I have my own explanation for what is going on. What I think we’re seeing is an emerging clash between scientists and technicians. I’ve seen a lot of biomedical grad students going through training in pushing buttons and running gels and sucking numerical data out of machines, and we’ve got the tools to generate so much data right now that we need people who can manage that. But it’s not science. It’s technology. There’s a difference.
A scientist has to be able to think about the data they’re generating, put it into a larger context, and ask the kinds of questions that probe deeper than a superficial analysis can deliver. A scientist has to be more broadly trained than the person who runs the gadgetry.
This might get me burned at the stake worse than sneering at ENCODE, but a good scientist has to be…a philosopher. They may not have formal training in philosophy, but the good ones have to be at least roughly intuitive natural philosophers (ooh, I’ve heard that phrase somewhere before). If I were designing a biology curriculum today, I’d want to make at least some basic introduction to the philosophy of science an essential and early part of the training.

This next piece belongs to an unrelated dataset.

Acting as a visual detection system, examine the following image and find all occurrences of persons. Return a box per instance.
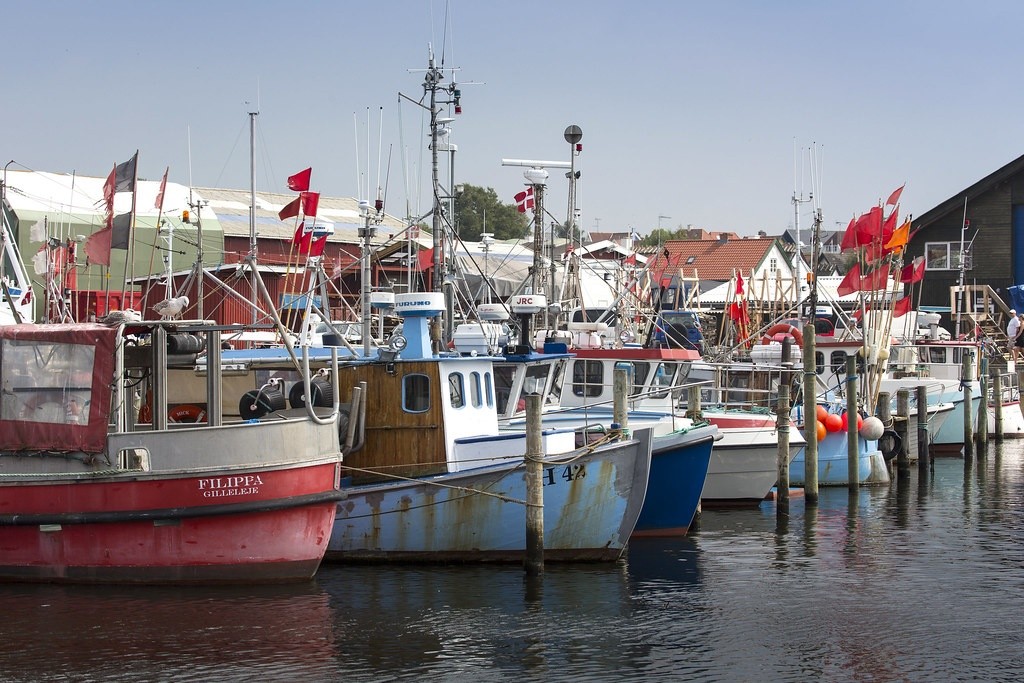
[1006,309,1024,363]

I know, I’m going against the grain — there have been a lot of big name scientists who openly dismiss philosophy. Richard Feynman, for instance, said “Philosophy of science is about as useful to scientists as ornithology is to birds.” But Feynman was wrong, and ironically so. Reading Feynman is actually like reading philosophy — a strange kind of philosophy that squirms and wiggles trying to avoid the hated label, but it’s still philosophy.
I think the conflict arises because, like everything, 90% of philosophy is garbage, and scientists don’t want to be associated with a lot of the masturbatory nonsense some philosophers pump out. But let’s not lose sight of the fact that some science, like ENCODE, is nonsense, too — and the quantity of garbage is only going to rise if we don’t pay attention to understanding as much as we do accumulating data. We need the input of philosophy.